Glimmering Gone Project Statement
Glimmering Gone is a collaborative installation that will take place at the Museum of Glass in Tacoma, Washington, October 2010 September 2011. This exhibition uses landscape and artifacts to investigate our connection with nature and collective and personal memory.
Glimmering Gone uses glass to encourage desire, allude to life’s transience, and describe the unattainable.
I and Beth Lipman have taught and lectured collaboratively in Italy, Sweden, and the United States since 2001. Our collaboration has benefited us as coming from different communities greatly, proviided a deeper understanding of cultural similarities and differences and has lead to new ways of thinking about creative processes and relationships.
For the first time in our professional relationship, we are joining together to create Glimmering Gone, an exhibition that asks us to walk into the unknown and take risks by relinquishing each individual’s primary working method, and challenge us as artists to connect despite geographical distance, culture differences and time zones.

◆ Instruction
Continue the Glimmering Gone project statement from the point where it stops.

◆ Provided material
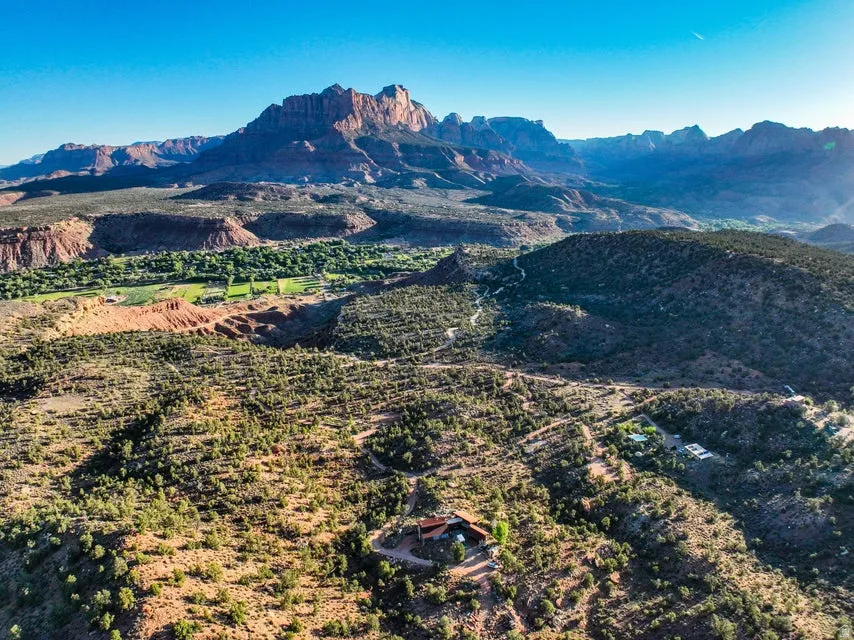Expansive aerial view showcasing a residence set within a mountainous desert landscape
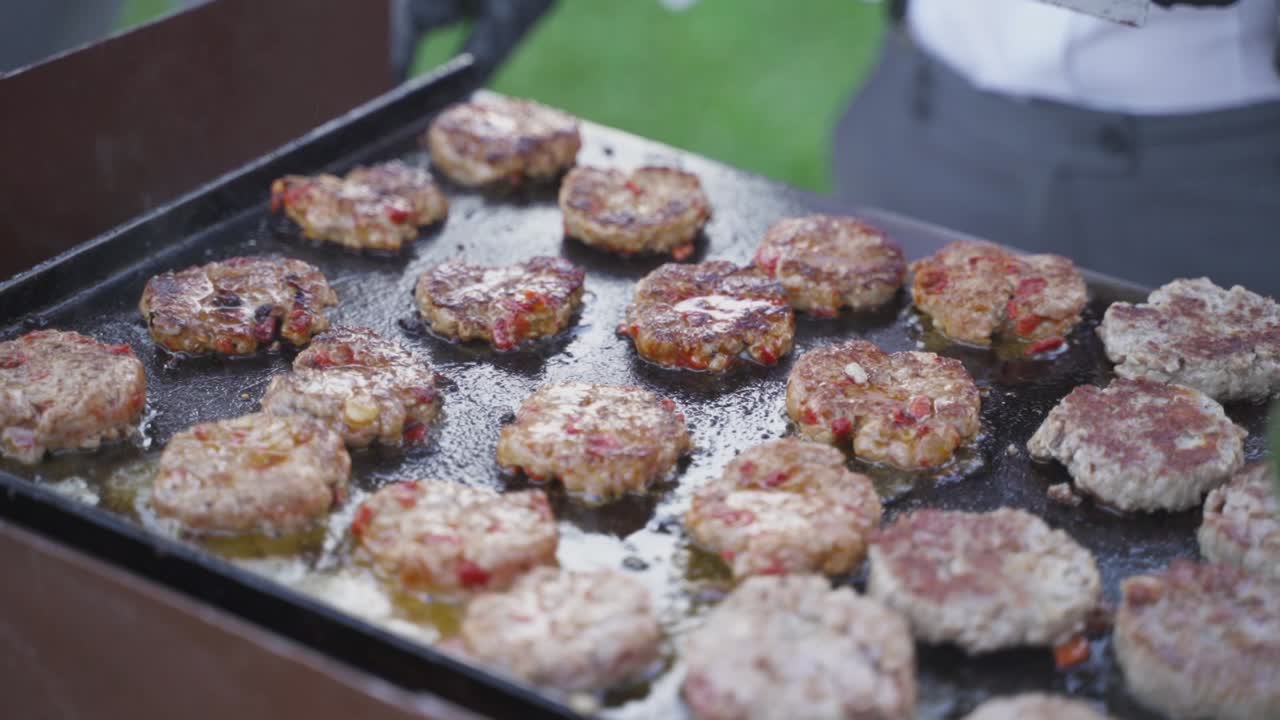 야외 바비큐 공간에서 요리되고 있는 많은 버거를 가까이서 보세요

◆ Reply
The exhibition comprises three vignettes, Memento, Landscape and Artifacts.
Memento will feature an assemblage of colorless, cut, polished and fractured “objects of desire,” some seemingly familiar, some abstracted; all unattainable in their glass encasement.
In Landscape, a path will meander through sculpted clear glass components that hang from the ceiling and rise up from the floor, creating a veritable curtain of glass. Landscape will reference to the pioneering writings and the paintings of Washingtonian Abby Williams Hill (1861-1943).
Finally, in Artifacts, light projections will play over a series of 200 sandblasted white glass components, which will be fractured and embedded into the walls.
In these ways, Glimmering Gone will investigate our connection with nature and collective and personal memory. This exhibition invites me and Beth Lipman to walk into the unknown, take risks by relinquishing each individual’s primary working method, It is a challenging and an exiting process to investigate the collaboration and to connect despite, and perhaps in light of, geographical distances and cultural differences.
Abby Williams Hill
Abby Williams Hill (1861-1943) was a painter who together with her husband came to Tacoma in 1889. At the same time Washington became the forty-second state in US. She produced a dozen of landscape paintings as comissions for the railwaycompanies. Her collection is intact which is extraordinary for beeing a railwayartist.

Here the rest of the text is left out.